• INSTRUCTIONS TO FOLLOW: Reproduce the data exactly and drop any pictures it holds.

Source records
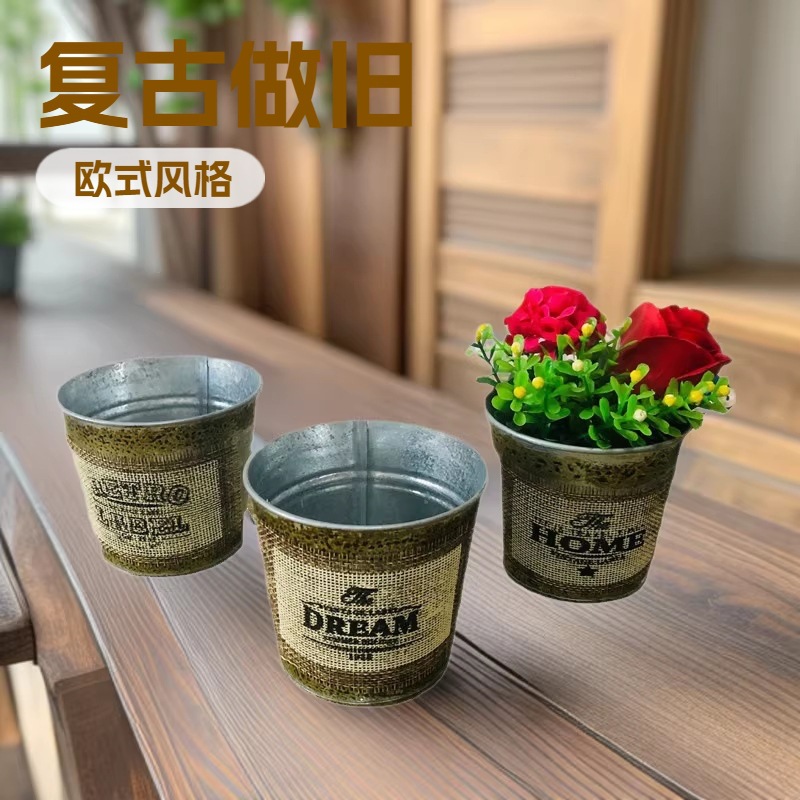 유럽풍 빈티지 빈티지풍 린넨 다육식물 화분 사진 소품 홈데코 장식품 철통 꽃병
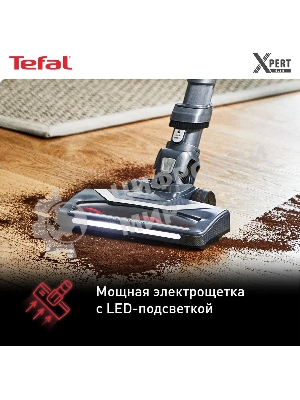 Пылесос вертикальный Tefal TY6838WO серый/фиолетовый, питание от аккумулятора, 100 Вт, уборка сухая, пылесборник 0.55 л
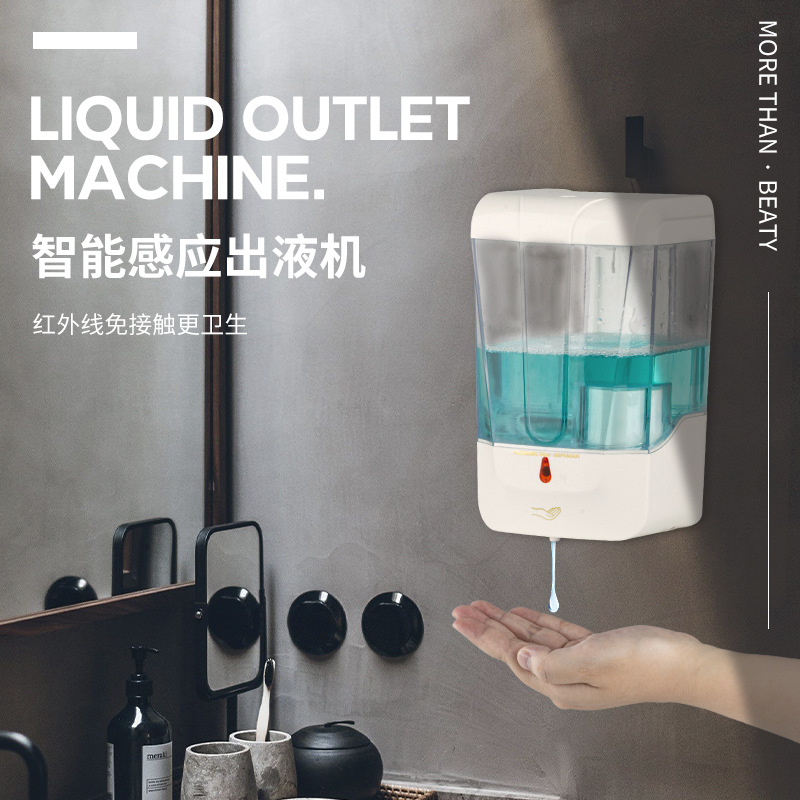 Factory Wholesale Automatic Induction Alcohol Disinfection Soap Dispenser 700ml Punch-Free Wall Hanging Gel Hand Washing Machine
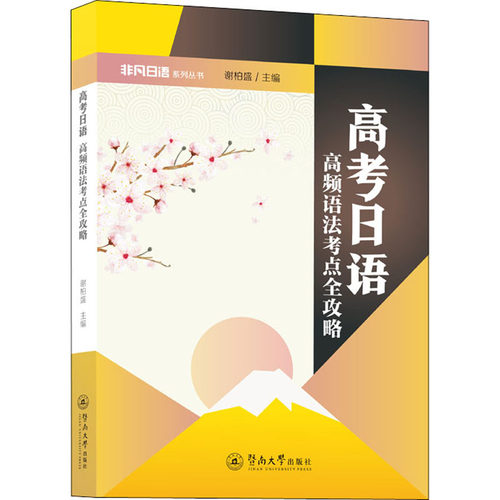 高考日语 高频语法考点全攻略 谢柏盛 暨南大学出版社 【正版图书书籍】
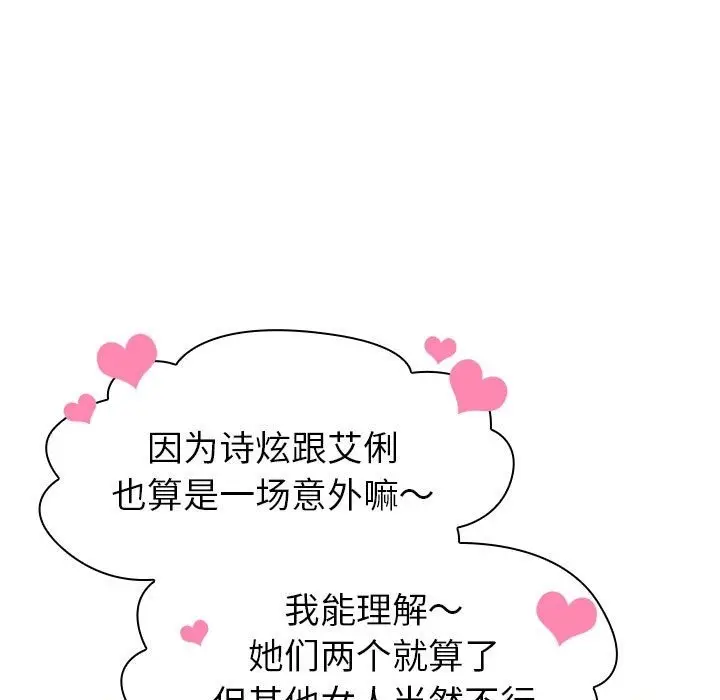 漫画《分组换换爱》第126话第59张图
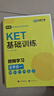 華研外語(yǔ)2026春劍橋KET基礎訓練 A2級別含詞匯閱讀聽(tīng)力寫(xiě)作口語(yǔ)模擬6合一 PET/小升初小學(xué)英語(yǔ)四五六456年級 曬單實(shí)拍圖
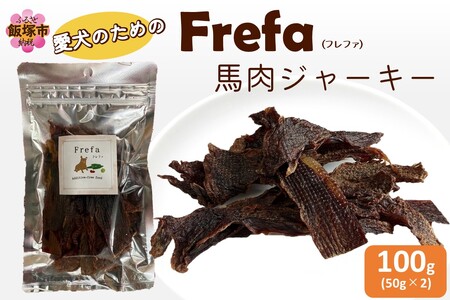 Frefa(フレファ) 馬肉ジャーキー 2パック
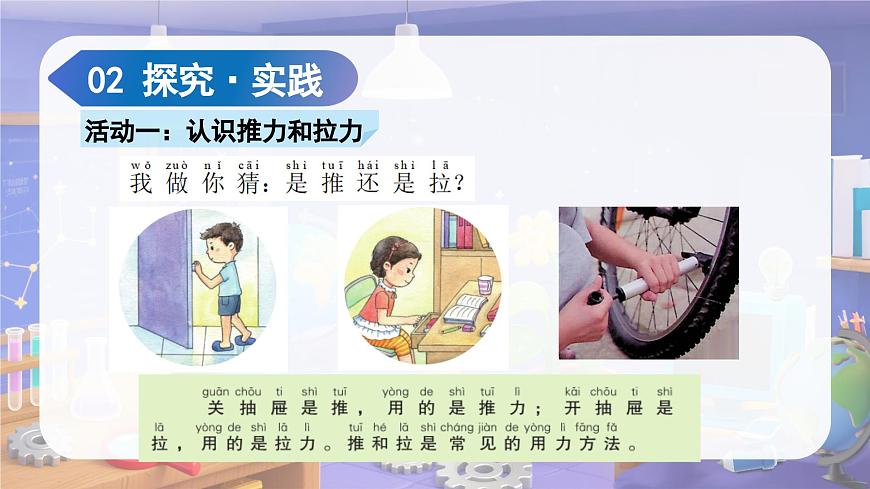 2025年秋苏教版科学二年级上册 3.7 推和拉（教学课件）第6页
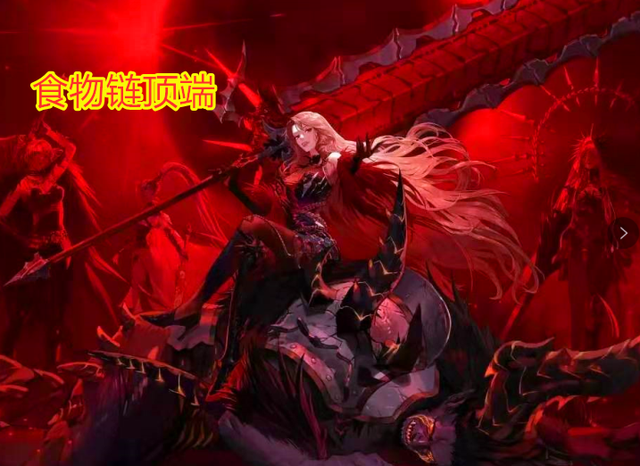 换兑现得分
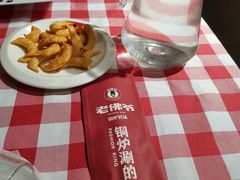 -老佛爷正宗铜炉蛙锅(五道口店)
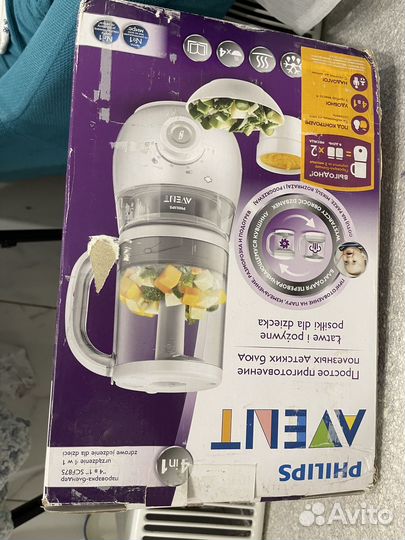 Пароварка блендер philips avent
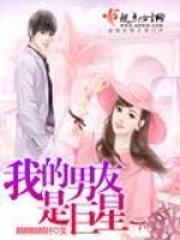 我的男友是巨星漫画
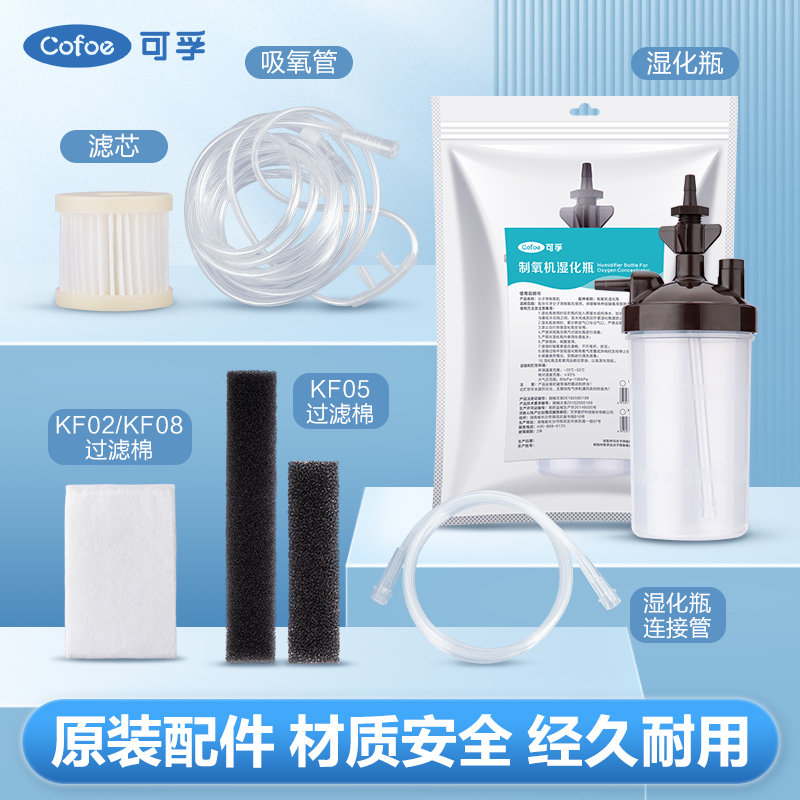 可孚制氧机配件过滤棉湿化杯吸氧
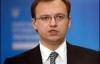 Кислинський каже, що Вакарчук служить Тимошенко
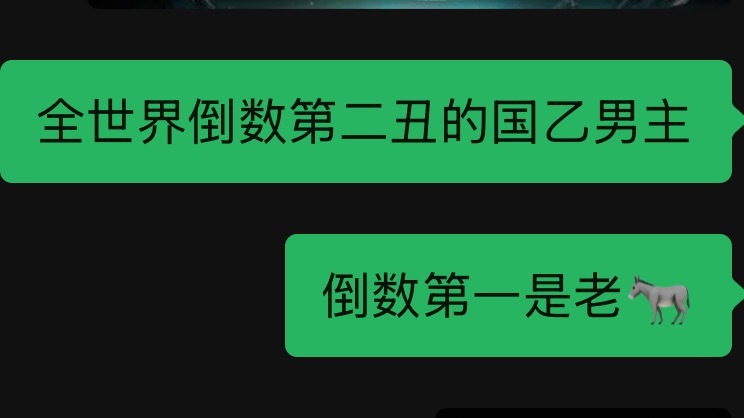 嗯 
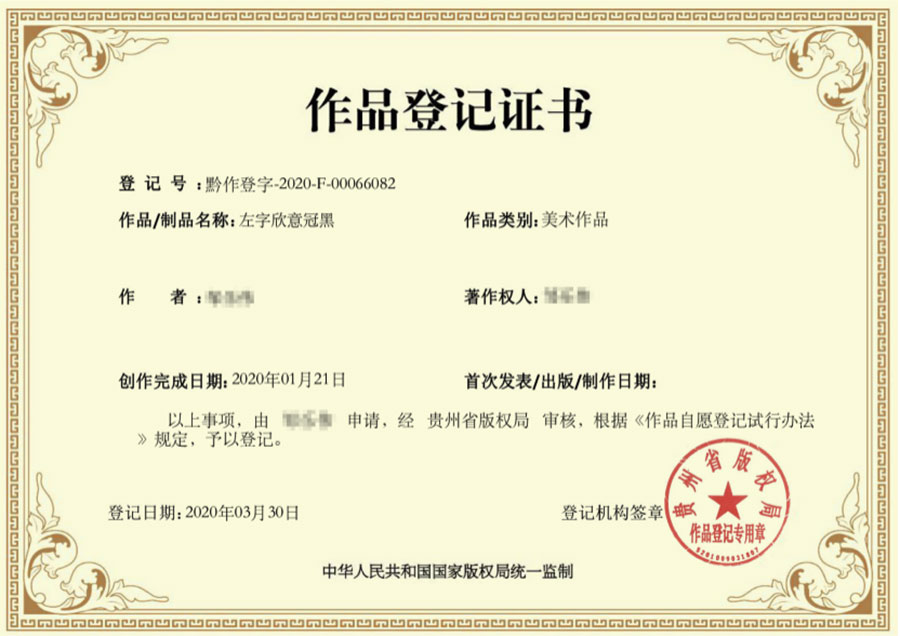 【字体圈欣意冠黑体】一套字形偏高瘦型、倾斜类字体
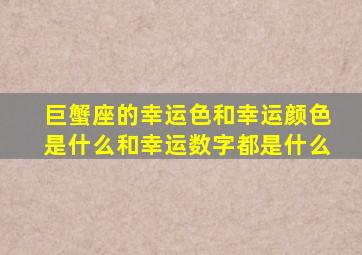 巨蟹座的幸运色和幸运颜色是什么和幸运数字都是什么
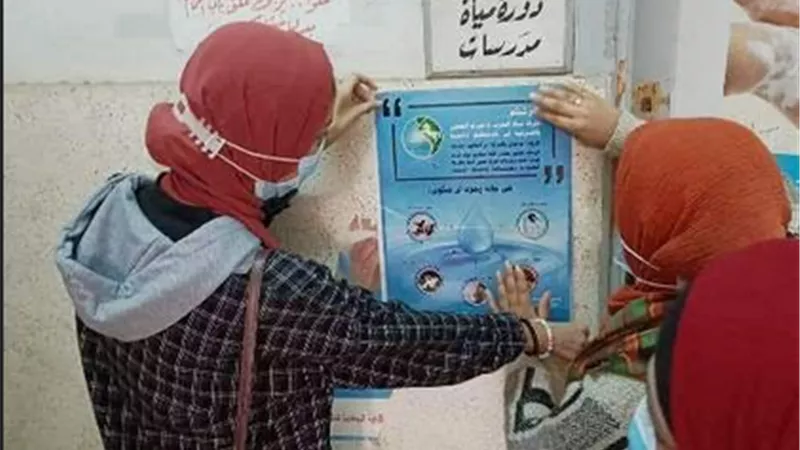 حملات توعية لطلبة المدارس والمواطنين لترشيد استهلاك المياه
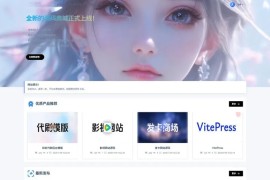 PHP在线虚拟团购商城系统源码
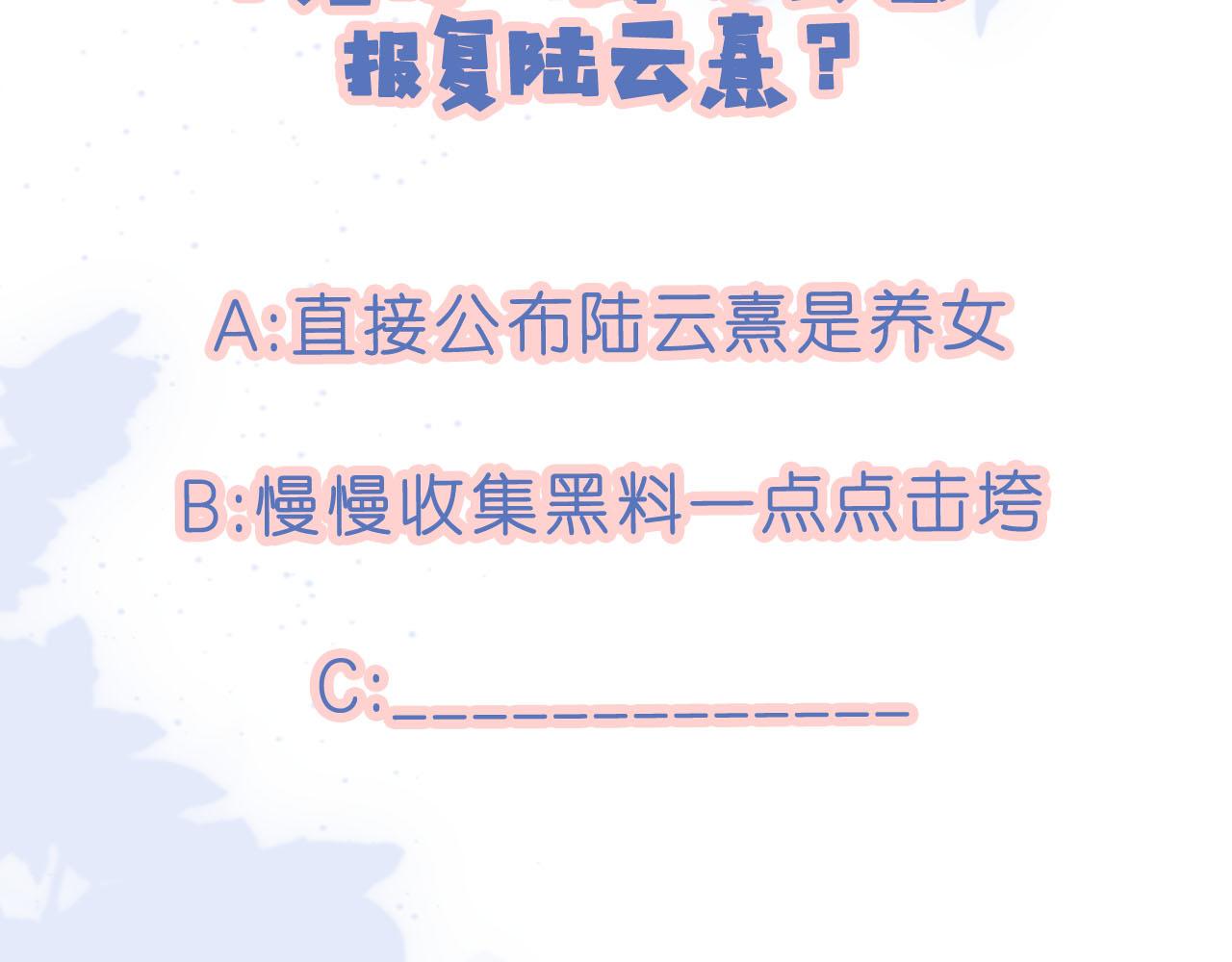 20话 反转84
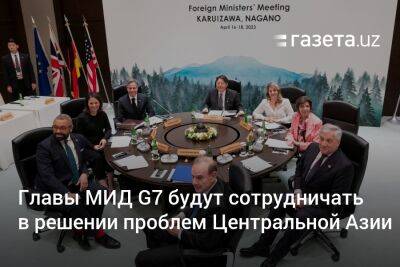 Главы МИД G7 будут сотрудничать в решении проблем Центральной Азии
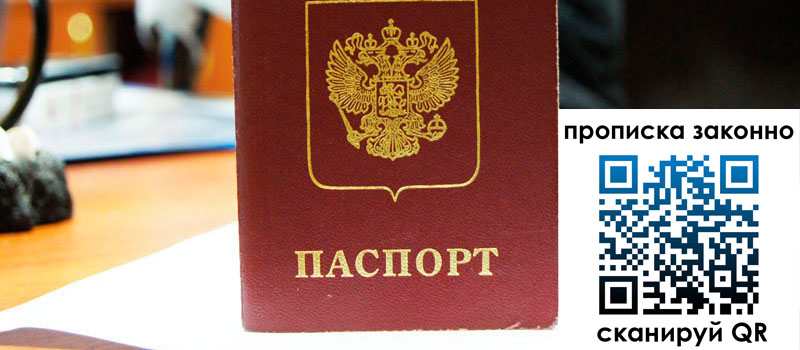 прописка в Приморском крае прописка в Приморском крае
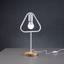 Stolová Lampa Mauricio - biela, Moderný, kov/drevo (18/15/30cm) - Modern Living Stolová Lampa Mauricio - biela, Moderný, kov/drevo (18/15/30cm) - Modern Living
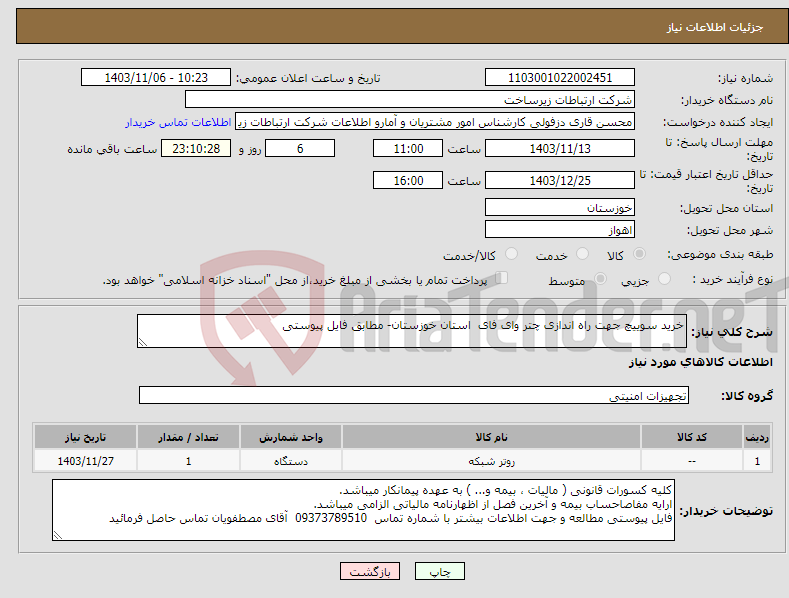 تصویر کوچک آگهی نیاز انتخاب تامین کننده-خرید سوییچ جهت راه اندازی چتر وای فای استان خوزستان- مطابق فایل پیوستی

• RESPONSE FOR THIS EXERCISE:
 유럽풍 빈티지 빈티지풍 린넨 다육식물 화분 사진 소품 홈데코 장식품 철통 꽃병
 Пылесос вертикальный Tefal TY6838WO серый/фиолетовый, питание от аккумулятора, 100 Вт, уборка сухая, пылесборник 0.55 л
 Factory Wholesale Automatic Induction Alcohol Disinfection Soap Dispenser 700ml Punch-Free Wall Hanging Gel Hand Washing Machine
 高考日语 高频语法考点全攻略 谢柏盛 暨南大学出版社 【正版图书书籍】
 漫画《分组换换爱》第126话第59张图
 華研外語(yǔ)2026春劍橋KET基礎訓練 A2級別含詞匯閱讀聽(tīng)力寫(xiě)作口語(yǔ)模擬6合一 PET/小升初小學(xué)英語(yǔ)四五六456年級 曬單實(shí)拍圖
 Frefa(フレファ) 馬肉ジャーキー 2パック
 2025年秋苏教版科学二年级上册 3.7 推和拉（教学课件）第6页
 换兑现得分
 -老佛爷正宗铜炉蛙锅(五道口店)
 Пароварка блендер philips avent
 我的男友是巨星漫画
 可孚制氧机配件过滤棉湿化杯吸氧
 Кислинський каже, що Вакарчук служить Тимошенко
 嗯 
 【字体圈欣意冠黑体】一套字形偏高瘦型、倾斜类字体
 巨蟹座的幸运色和幸运颜色是什么和幸运数字都是什么
 حملات توعية لطلبة المدارس والمواطنين لترشيد استهلاك المياه
 PHP在线虚拟团购商城系统源码
 20话 反转84
 Главы МИД G7 будут сотрудничать в решении проблем Центральной Азии
 прописка в Приморском крае прописка в Приморском крае
 Stolová Lampa Mauricio - biela, Moderný, kov/drevo (18/15/30cm) - Modern Living Stolová Lampa Mauricio - biela, Moderný, kov/drevo (18/15/30cm) - Modern Living
 تصویر کوچک آگهی نیاز انتخاب تامین کننده-خرید سوییچ جهت راه اندازی چتر وای فای استان خوزستان- مطابق فایل پیوستی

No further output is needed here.